Grudniowe spotkanie Koła poświęcone było tematyce żydowskiej. Członkowie tej społeczności jeszcze kilkadziesiąt lat temu mieszkali również w naszej okolicy. Najstarsi mieszkańcy gminy pamiętają jeszcze ich nazwiska. Dla młodszych to temat tyle ciekawy co mało poznany i intrygujący. Dlatego też postanowiliśmy tym razem zaprosić do Gminnej Biblioteki Publicznej w Kłaju Panią Iwonę Zawidzką, pracownika Muzeum im. prof.
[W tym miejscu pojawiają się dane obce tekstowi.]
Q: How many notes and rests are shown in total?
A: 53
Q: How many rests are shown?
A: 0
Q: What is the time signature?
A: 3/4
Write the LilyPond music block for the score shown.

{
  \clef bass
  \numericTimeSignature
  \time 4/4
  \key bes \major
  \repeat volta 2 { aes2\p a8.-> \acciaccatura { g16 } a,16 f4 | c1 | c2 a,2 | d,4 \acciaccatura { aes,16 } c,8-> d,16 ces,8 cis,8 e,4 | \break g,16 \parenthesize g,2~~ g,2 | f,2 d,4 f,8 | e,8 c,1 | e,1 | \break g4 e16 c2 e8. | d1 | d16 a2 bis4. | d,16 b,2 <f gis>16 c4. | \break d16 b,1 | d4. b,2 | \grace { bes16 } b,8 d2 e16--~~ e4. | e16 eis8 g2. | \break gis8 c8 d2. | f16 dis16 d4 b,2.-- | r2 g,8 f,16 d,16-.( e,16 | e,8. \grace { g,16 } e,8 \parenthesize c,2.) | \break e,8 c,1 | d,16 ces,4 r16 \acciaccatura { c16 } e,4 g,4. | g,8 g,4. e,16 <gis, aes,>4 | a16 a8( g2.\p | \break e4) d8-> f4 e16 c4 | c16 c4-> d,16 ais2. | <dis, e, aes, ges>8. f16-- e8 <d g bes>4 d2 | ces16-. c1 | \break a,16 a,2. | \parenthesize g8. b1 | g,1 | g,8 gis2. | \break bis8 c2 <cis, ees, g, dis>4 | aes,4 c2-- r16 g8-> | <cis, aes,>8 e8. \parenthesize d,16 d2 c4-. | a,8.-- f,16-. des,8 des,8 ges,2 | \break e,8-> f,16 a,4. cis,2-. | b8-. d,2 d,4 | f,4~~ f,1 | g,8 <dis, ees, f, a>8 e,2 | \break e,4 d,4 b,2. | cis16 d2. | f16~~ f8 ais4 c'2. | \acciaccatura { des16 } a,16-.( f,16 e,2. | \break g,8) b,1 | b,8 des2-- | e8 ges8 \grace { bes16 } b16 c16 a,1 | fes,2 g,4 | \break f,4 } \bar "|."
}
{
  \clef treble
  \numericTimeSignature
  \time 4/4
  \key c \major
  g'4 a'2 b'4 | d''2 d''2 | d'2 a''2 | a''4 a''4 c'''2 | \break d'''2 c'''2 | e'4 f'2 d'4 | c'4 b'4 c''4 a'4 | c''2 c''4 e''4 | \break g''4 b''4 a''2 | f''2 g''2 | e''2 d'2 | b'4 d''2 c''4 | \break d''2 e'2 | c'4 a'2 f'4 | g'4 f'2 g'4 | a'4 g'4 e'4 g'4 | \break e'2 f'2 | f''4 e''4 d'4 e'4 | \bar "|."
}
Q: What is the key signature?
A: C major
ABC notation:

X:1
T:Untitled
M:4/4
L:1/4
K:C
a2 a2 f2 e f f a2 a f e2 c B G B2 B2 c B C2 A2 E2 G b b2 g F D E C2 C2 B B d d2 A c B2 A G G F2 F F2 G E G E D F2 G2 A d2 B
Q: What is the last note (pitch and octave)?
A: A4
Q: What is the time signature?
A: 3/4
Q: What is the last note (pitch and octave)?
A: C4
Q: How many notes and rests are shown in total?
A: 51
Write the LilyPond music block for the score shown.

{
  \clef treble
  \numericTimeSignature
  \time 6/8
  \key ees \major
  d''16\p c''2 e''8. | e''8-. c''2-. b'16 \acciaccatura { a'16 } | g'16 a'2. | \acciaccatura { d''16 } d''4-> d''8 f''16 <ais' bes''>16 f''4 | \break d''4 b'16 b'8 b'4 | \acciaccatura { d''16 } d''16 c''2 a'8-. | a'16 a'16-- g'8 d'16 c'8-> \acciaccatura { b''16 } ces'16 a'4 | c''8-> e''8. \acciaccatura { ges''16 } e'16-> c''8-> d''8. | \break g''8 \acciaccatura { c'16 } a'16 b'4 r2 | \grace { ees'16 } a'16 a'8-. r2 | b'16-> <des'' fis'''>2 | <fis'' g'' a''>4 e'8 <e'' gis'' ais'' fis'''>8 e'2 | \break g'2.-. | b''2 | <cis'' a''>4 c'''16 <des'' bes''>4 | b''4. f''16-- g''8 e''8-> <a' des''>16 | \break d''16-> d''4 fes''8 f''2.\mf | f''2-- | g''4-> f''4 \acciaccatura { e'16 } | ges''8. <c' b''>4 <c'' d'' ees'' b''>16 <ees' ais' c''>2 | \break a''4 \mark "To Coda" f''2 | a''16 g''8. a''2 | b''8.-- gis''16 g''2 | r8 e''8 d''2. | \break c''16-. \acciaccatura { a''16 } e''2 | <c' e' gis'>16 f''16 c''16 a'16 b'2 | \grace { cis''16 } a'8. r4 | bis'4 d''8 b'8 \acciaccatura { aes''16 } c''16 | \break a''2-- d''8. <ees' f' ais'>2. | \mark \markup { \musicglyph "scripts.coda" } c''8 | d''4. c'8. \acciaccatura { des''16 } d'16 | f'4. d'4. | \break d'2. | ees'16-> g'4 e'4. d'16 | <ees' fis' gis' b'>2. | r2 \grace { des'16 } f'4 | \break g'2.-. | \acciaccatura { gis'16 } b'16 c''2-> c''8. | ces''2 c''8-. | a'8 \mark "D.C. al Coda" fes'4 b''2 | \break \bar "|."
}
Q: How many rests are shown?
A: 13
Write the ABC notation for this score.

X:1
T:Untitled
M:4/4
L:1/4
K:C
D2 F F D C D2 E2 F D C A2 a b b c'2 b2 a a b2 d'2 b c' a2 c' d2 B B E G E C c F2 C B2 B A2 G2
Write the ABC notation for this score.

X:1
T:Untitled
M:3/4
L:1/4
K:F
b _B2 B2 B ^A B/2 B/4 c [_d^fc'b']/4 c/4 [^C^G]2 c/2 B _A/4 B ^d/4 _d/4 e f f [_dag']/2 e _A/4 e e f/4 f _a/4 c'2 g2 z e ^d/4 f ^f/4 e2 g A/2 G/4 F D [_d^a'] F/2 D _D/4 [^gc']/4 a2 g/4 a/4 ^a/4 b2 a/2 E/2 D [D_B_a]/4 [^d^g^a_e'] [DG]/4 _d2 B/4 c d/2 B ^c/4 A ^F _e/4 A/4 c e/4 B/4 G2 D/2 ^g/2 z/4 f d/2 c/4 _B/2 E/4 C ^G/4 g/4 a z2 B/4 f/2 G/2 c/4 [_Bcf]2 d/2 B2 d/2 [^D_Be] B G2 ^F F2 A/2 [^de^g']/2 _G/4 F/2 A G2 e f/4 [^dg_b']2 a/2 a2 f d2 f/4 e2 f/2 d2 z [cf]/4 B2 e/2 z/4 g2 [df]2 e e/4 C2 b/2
Stanisława Fischera w Bochni, która przybliżyła zebranym tę tematykę.
Prelekcja „Cmentarz na Krzęczkowie – ważny ślad po Żydach z Bochni i okolicy” okazała się bardzo ciekawa. Pani Iwona przybliżyła zarys historii Żydów, którzy zamieszkiwali w małych grupach również wsie, gdzie dzierżawili młyny, karczmy, a nawet dobra ziemskie. Typ kultury i struktura zawodowa sprzyjały jednak powstawaniu ich skupisk w miastach i miasteczkach zwanych sztetlami. Tworzyli tam odrębne enklawy (ulice żydowskie), podporządkowane własnemu samorządowi. Jedna z takich społeczności mieszkała w Bochni. Śladem po gminie żydowskiej jest cmentarz na wzgórzu Krzęczków, który powstał w latach 70-tych XIX wieku. Służył on jako miejsce pochówku dla wyznawców judaizmu z Bochni oraz okolicznych miejscowości, między innymi z Kłaja, Targowiska a także Cikowic, Rzezawy, Mikluszowic, Dębiny, Gawłowa, Nieznanowic. Cmentarz był obwałowany a obok niego wzniesiono także dom pogrzebowy.
Prelegentka opowiedziała o spoczywających tam karczmarzach z Targowiska a także o rabinach, przedsiębiorcach, lekarzach, adwokatach. Przywołała poszczególne epitafia z macew.
Po prezentacji uczestnicy spotkania długo jeszcze dyskutowali. Wspominali ludność żydowską z Kłaj, Targowiska, Szarowa, Brzezia, Gruszek, którzy trudnili się handlem, prowadzili karczmy.
W nowym roku zapraszamy na kolejne spotkania Koła gdzie próbujemy spojrzeć na naszą lokalną historię przez lupę. Staramy się badać ciekawe miejsca, analizować fakty, niejasne zapiski, zapomniane legendy i źródłowe przekazy, by wydobyć przeszłość z mroków niepamięci.